Elena nos recibe en su casa de sillones amarillos y sillas enanas donde las orquídeas y fotografías parecen multiplicarse. Siempre encuentro una foto que no había visto suficientemente bien como aquélla donde aparece con sus nietos que dice son 10 y en la que yo sólo cuento nueve. Las orquídeas resaltan en la atmósfera de libros porque vive en una biblioteca.
–Es una casa de trabajo, igual que la de José Emilio Pacheco, quien fue mi compañero de trabajo, o la de Carlos Monsiváis, que tenía sus paredes tapizadas de libros, más que yo. El que más tenía en un momento fue Alí Chumacero.

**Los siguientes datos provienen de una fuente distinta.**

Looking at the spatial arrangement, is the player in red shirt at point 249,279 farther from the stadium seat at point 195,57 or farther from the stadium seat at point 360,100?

–Te han dedicado muchos libros, qué dedicatorias te han gustado más.
–Bueno, me conmueven las de los grandes escritores. Las de Octavio Paz me conmueven, las de Carlos Fuentes. La primera dedicatoria que recibí fue la de un historiador y cronista francés: Jacques Bainville, que mi abuelo me consiguió y que me provocó el culto por la literatura.
Francesa al fin, aunque luego adquirió la nacionalidad mexicana, Elena pronuncia los nombres en francés como pocos. Nada ajeno a la nobleza europea que aprendía ese idioma desde la niñez.
–Tienes títulos nobiliarios Elena.
–Sí tengo.
–Eres princesa.
–Soy.
–¿Y tu corona?
–¿No me la ves? –me dice mientras se pone cuernos con las dos manos–. Es de cuernos.
–¿Nunca te importó ser princesa?
La reina de las entrevistas da un giro de 180 grados a la conversación y me cuenta que conoció a una emperatriz chillona y malhumorada vestida de negro a quien ella y su hermana le regalaron un gran ramo de flores cuando visitó el colegio de monjas al que asistían.
Elena Poniatowska llegó a México en 1942 en el célebre barco Marqués de Comillas. Su padre militar fue héroe de guerra y su mamá condujo una ambulancia en esa Europa convulsionada por el fascismo. Más que su geografía le importó de México su gente: sus indios, sus escritores, sus pintores. Para ella el México de ahora es inferior al que conoció.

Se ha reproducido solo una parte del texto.